The possible pathogenic or protective significance of alteration of peripheral blood γδ T cells and their subsets should thus be viewed in the context of specific disease. For example, the strong activation of the Vγ9δ2 T cells by pathogenic organisms might augment, on the one hand, clearance of the offending organism by γδ T cell mediated mechanisms, while inducing severe tissue damage mediated by cytokines released by activated γδ T cells. In cancer, the reduction of anti-cancer cytotoxic γδ T cells observed in many instances might be supportive of cancer cell growth, whereas increased IL-17-producing γδ T cells might actually enhance tumor spread. Likewise, in autoimmunity γδ T cells could enhance inflammation, as well as induce apoptosis of proinflammatory and destructive cells.

Nevertheless, irrespective of the complex mechanism underlying the involvement of γδ T cells in each disease, analysis of the data collected here suggests that simple enumeration of these cells in PB of patients, albeit in the context of comparison to healthy age, sex, and race controls, may contribute, in the appropriate clinical setting, to diagnostic and prognostic evaluation of individual patients. For example, in the clinically common setting of a patient with undifferentiated peripheral arthritis, finding of elevated levels of γδ T cells would support a diagnosis of Behcet’s disease, rather than of SLE. Likewise, elevated γδ T cells might favor a diagnosis of psittacosis over pneumococcal pneumonia in the appropriate clinical setting. Elevated γδ T cells in a patient with undiagnosed glomerulonephritis might support IgA nephropathy rather than lupus glomerulonephritis. Finding elevated Vδ2− T cells in a transplant patient may indicate the development of a CMV infection, whereas a decreased Vγ9Vδ2 population may help differentiate psoriasis from atopic dermatitis. Elevated γδ T cells in bone marrow transplanted leukemic patients appear to suggest a better prognosis, and the same applies to development of cancer in solid transplant patients. On the other hand, finding a low level of γδ T cells in a cancer patient might enter clinical consideration of whether to administer zoledronate intravenously, since low levels of these cells are associated with increased chances of developing a devastating condition—osteonecrosis of the jaw. A summary of conditions in which differential diagnostic and prognostic value of enumerating peripheral blood γδ T cells may be potentially clinically relevant is presented in Table 3.

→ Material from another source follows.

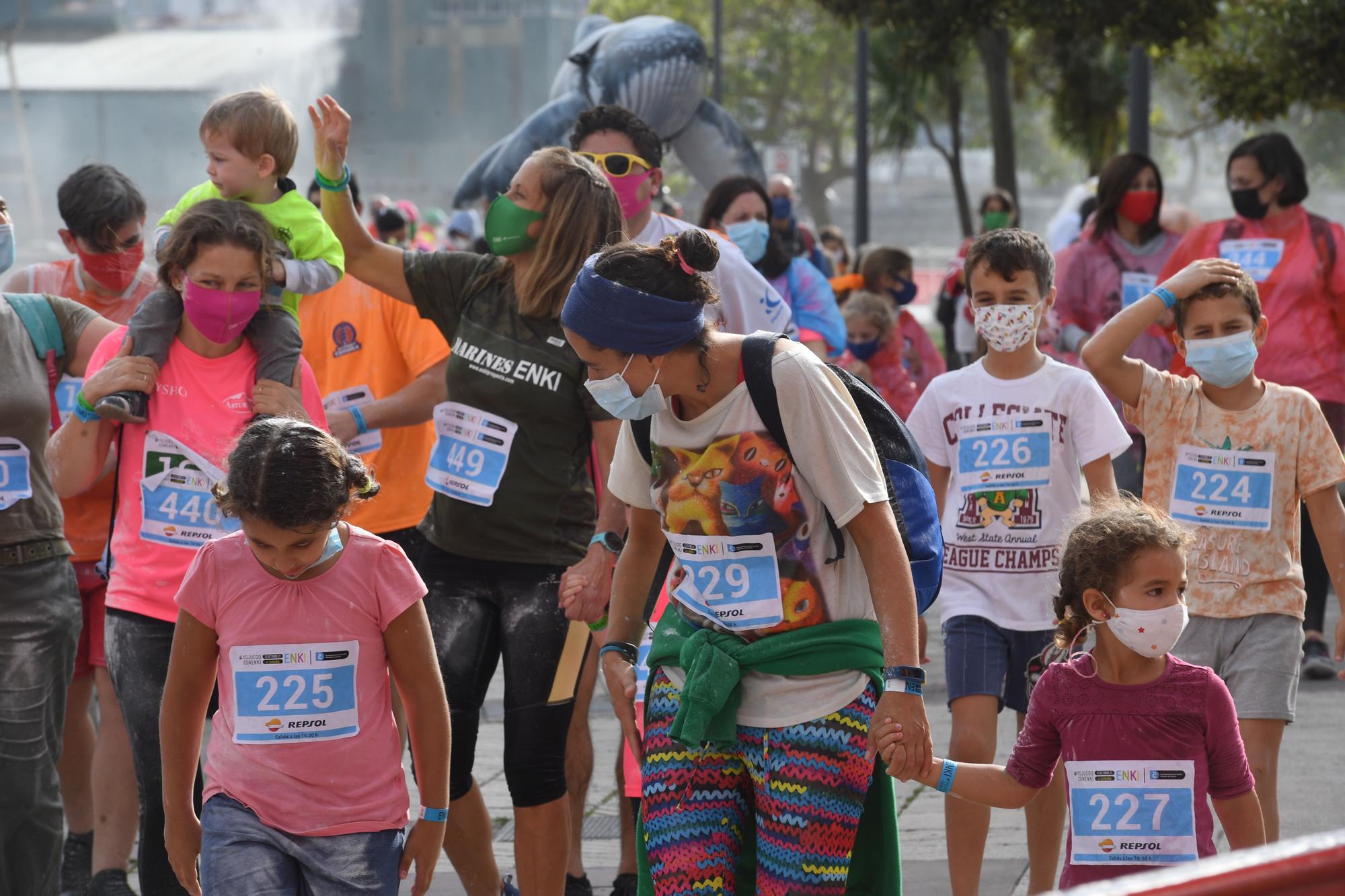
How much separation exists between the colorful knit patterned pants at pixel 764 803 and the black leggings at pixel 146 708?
1.39 meters

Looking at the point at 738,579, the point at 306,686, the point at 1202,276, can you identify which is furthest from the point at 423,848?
the point at 1202,276

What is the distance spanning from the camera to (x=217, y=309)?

Table 4 Examples of potential clinical use of γδ T cell enumeration in the peripheral blood

In summary, this paper represents an attempt to bring together, for the first time, data in the medical and scientific literature pertaining to the relationship of perturbations of γδ T cells in the peripheral blood of patients to medical conditions. Although most of the studies reported have as yet to be extended and substantiated, the current data suggests a strong potential for the clinical utility of a simple laboratory procedure—i.e., that of enumerating γδ T cells and their subsets in the peripheral blood—as a diagnostic and prognostic tool. Needless to say, much future study is required to substantiate this proposal.